§ Requirement
Return every line of the records below that contains the word "turquoise", copying each line in full.

Entries on spatial positioning:

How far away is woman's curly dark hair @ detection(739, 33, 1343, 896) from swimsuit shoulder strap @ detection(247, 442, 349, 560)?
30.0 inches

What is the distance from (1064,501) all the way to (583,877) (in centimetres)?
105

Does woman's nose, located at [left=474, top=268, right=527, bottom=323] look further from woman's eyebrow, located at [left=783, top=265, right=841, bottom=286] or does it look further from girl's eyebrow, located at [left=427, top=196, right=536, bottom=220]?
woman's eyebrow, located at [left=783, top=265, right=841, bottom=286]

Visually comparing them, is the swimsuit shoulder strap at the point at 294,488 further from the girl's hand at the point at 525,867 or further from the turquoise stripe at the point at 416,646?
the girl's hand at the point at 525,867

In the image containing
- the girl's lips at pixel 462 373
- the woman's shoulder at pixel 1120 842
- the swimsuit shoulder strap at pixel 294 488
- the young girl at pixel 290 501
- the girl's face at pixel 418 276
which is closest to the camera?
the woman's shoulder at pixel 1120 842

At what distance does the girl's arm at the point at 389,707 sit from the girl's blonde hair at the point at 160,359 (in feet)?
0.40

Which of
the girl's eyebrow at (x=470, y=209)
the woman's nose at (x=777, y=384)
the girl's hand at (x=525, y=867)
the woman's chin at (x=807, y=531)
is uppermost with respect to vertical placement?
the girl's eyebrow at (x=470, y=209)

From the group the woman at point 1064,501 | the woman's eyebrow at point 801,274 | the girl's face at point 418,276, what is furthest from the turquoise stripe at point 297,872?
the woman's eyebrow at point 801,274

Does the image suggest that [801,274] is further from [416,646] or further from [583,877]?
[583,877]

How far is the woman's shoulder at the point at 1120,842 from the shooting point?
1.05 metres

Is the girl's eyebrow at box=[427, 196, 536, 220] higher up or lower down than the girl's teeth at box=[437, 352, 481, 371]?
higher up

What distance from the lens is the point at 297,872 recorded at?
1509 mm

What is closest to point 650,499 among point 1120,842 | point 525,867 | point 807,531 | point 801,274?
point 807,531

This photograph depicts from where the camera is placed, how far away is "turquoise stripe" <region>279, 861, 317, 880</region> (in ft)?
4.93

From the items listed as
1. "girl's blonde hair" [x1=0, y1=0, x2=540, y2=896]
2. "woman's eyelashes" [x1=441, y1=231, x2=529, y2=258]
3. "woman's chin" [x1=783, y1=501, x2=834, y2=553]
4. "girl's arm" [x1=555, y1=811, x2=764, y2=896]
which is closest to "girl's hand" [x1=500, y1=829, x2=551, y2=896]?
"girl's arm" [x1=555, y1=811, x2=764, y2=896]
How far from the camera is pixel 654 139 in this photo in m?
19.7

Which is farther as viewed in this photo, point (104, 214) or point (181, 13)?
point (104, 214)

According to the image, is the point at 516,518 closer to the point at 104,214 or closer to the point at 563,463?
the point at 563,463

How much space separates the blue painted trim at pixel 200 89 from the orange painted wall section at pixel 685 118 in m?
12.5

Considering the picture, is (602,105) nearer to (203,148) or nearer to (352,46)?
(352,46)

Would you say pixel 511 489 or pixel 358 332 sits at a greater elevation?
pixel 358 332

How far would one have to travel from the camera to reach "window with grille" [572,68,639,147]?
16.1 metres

...

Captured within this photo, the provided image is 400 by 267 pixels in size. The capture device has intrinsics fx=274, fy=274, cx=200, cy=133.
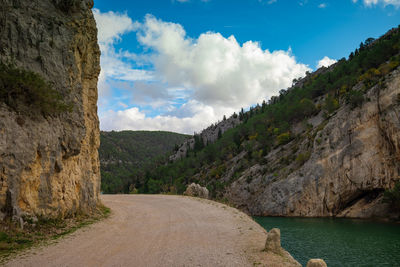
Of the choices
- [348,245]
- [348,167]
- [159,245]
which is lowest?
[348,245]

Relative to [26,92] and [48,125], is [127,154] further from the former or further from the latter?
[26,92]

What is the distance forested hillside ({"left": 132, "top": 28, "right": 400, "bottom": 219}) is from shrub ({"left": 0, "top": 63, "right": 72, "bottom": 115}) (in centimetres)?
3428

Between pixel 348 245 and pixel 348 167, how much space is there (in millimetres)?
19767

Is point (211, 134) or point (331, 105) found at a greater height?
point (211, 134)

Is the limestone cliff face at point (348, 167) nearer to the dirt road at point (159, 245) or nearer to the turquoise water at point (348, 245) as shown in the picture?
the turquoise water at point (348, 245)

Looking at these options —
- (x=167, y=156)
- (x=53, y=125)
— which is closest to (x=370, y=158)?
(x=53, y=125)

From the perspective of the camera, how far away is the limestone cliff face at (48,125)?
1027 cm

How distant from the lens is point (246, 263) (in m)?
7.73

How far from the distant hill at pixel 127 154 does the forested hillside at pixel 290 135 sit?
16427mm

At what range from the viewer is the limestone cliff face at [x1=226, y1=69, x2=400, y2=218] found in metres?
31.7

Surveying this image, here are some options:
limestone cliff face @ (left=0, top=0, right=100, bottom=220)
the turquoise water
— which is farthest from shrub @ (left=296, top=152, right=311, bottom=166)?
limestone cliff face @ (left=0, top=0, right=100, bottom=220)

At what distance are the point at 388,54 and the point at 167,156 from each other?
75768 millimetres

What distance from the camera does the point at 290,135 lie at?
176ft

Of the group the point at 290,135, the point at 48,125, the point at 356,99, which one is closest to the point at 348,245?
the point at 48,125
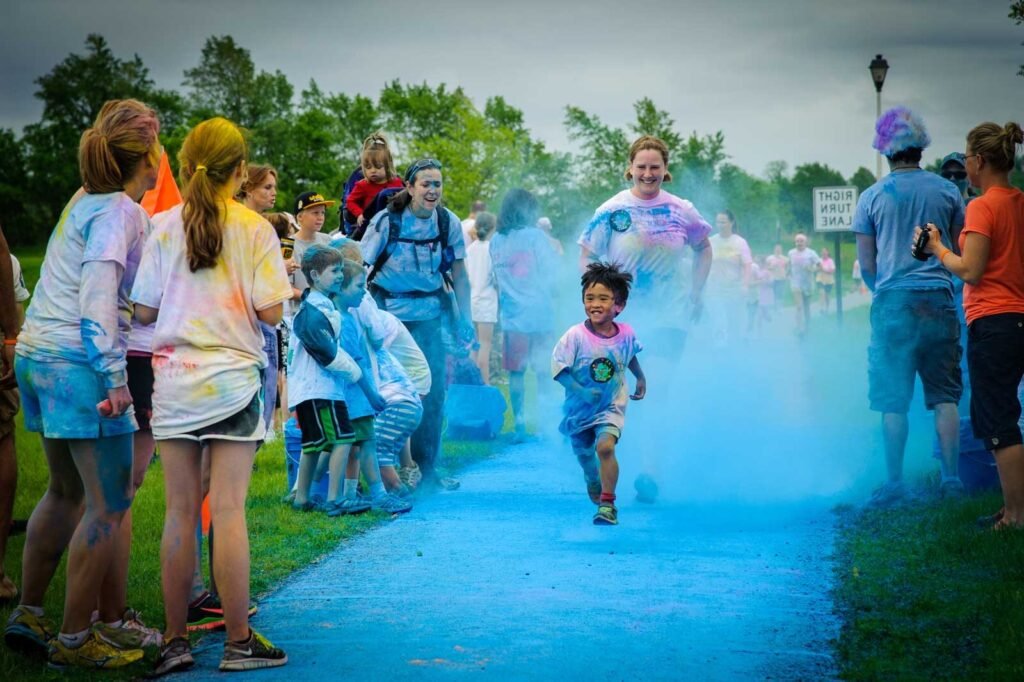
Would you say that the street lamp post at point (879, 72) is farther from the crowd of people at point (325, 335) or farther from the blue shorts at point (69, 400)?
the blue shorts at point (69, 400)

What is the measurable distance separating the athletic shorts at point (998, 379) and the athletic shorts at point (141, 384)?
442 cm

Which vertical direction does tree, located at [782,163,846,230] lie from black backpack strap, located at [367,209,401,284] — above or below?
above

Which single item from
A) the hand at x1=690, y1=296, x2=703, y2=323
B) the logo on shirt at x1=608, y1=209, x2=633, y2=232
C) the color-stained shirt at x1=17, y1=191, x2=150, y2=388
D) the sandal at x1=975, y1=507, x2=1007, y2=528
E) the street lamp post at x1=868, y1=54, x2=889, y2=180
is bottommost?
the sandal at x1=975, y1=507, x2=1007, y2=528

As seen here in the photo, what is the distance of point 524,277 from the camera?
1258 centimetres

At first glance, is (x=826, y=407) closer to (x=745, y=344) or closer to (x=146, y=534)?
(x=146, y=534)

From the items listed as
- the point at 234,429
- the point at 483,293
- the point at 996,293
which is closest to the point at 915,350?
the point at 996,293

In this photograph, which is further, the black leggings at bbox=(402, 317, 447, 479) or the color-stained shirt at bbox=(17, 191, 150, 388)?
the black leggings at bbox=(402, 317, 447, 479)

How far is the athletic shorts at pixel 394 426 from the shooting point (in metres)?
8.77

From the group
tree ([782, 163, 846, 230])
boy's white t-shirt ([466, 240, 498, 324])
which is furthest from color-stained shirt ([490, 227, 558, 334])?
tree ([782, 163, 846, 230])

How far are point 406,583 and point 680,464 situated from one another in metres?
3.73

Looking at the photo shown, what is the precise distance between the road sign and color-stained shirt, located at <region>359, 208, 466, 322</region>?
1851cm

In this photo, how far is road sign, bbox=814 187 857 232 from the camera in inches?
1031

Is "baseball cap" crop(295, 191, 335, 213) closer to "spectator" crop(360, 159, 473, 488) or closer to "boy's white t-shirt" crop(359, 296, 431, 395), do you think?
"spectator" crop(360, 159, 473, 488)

§ Written response
Visually comparing them, is the swimsuit shoulder strap at the point at 294,488 further from the girl's hand at the point at 525,867 or further from the turquoise stripe at the point at 416,646?
From the group the woman at point 1064,501 | the woman's eyebrow at point 801,274 | the girl's face at point 418,276, what is furthest from the turquoise stripe at point 297,872?
This photograph depicts from where the camera is placed, how far away is "turquoise stripe" <region>279, 861, 317, 880</region> (in ft)?
Is the limestone cliff face at point (348, 167) nearer to the dirt road at point (159, 245) or nearer to the turquoise water at point (348, 245) as shown in the picture?
the turquoise water at point (348, 245)
the turquoise water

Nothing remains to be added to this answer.